İNSAN İHTİYACI OLAN MİNERALLERİ İÇTİĞİ SUDAN MI ALIR?
Bu soru ile de çok sık karşılaşıyoruz. Türkçe’de SUSAMAK kelimesi insanın SU’ya olan ihtiyacını çok güzel izah ediyor. Tıp ilmine göre SU bir gıda değil, bedenimiz içinde birçok dengeyi kuran sıvının ihtiyacını karşılamak için içilen maddedir. Beslenme ile ilgili yayınlarda insanın gıda ve mineral ihtiyacı için su içmeye yön-lendirildiğine rastlamıyoruz, ancak, su ihtiyacını karşılamak için insanın çok su içmesi gerektiği her sağlık kitabında yer alıyor.
SAĞLIĞIMIZI KORUMAK İÇİN KAYNAK SUYU MU İÇMELİYİZ?
Yönetmelik insan içimi için “KAYNAK SUYU” yanında “İÇME SUYU” deyimi ile başka bir suyu da tarif ediyor ve kaynak suyunun “içme suyu”ndan daha sağlıklı olduğunu yazmıyor.

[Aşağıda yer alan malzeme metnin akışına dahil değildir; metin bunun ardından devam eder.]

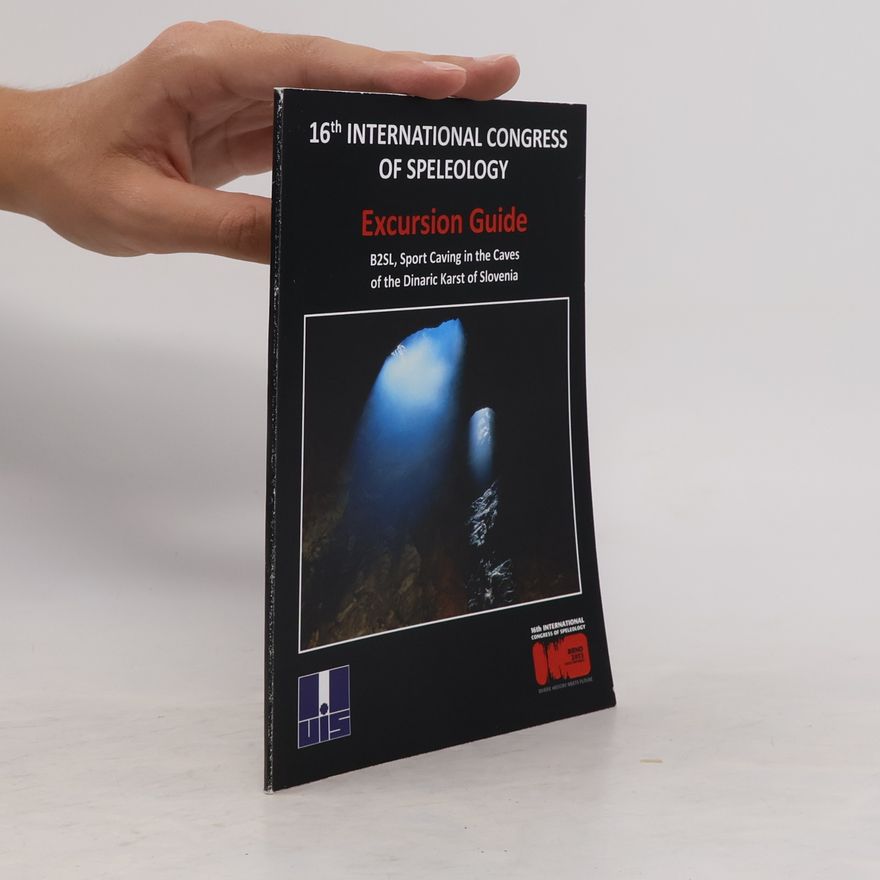 Miha Staut 16th International Congress of Speleology: Excursion Guide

Bugünkü teknolojiler sayesinde, Damıtma veya Ters Ozmoz teknikleri ile veya iki değişik kalitede suyu karıştırarak yönetmeliğin “içme suyu” tari-fine uygun, içimi çok hoş, lezzetli ve sağlıklı içme suyu üretmek mümkündür ve biz de bu teknikleri kullanarak içme suyu üreten tesisler kuruyoruz.
İnsanın TAD DUYUSU açısından da içme suyunu yorumlamaya çalışalım. Ülkemizde şöyle bir deyim var: “Renkler ve zevkler tartışılmaz.” Avrupalı’nın damak zevkine uygun çok sert suları içmek seyahate çıkmış birçok vatandaşımıza eziyet gibi geliyor. Diğer taraftan, ülkemize gelen Av-rupalıların bazıları bizim çok beğendiğimiz kaynak sularını içtiklerinde yüzlerini buruşturarak “Siz böyle saman gibi su mu içiyorsunuz?” şeklinde davranıyorlar. Oysa vatandaşlarımızın çoğu düşük mineralli suların lezzetini daha çok seviyor. Kısaca, suyun az veya çok mineral içermesi, sert veya yumuşak olması suyun içme kalitesi ile ilgili değildir, “damak zevki” ile ilgilidir. Resmi yönetmelik içme suyunun tadını tarif etmiyor.
Bu kıymetli yönetmeliğin varlığı ve detayları ülkemizde duyuldukça, içme suyu kalitesi konusunda piyasada dolaşan masal türü sözlerin azalacağını ümit ediyoruz.